The hard evidence supports Holaday’s contention.

Realmuto leads all major league catchers in batting average (.300) and slugging percentage (.532). Only Pittsburgh’s Francisco Cervelli, has a higher OPS (on-base plus slugging percentage): .895 to .892.

Using advanced metrics, Realmuto’s offensive WAR (Wins Above Replacement) of 2.7 tops all big-league catchers. Defensively, Realmuto stacks up, too.

Realmuto has thrown out 44 percent of runners trying to steal (the best figure in the majors among catchers with at least 20 stolen base attempts against them), and his defensive WAR of 0.6 ranks fifth in the N.L.

And yet the Giants’ Buster Posey, Cubs’ Willson Contreras, Braves’ Kurt Suzuki, Cardinals’ Yadier Molina and Dodgers’ Yasmani Grandal have received the most All-Star votes.

Realmuto understands the situation and said he isn’t bitter.

“I definitely don’t take it personally,” Realmuto said. “More than anything, it’s a fan thing. The guys at the top of the list are on teams with the best fan bases. We’re a struggling team right now. My name is not a household name. I’ve been under the radar the last three years.”

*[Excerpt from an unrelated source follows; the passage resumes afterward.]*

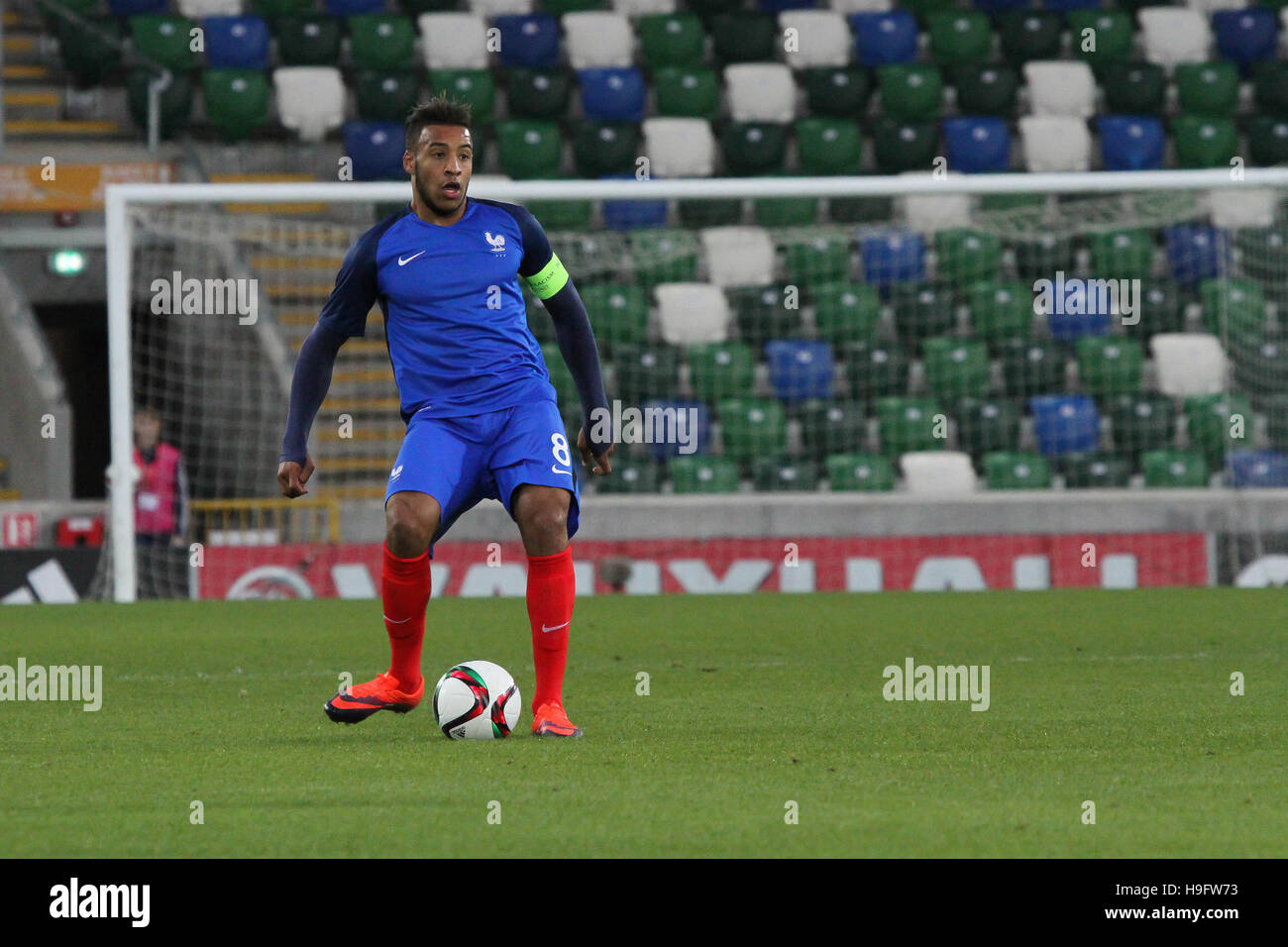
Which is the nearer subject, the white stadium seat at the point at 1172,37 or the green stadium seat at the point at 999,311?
the green stadium seat at the point at 999,311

But Realmuto acknowledges he is having his best season.

“I missed the first few weeks of the season (with an injury),” Realmuto said. “But I feel, personally, I’m having my best year offensively and defensively. I feel like I’ve evolved as a player and am getting better.”

Realmuto has been the Marlins’ best performer, arguably the league’s best catcher, and should earn his first selection to the All-Star team. Fellow players -- not fans -- select the reserves.

Holaday knows which catcher he’ll be picking.

“What he’s doing is unbelievable,” Holaday said. “He’s doing it in all aspects. He’s playing great defense and he’s got to be the top-hitting catcher.”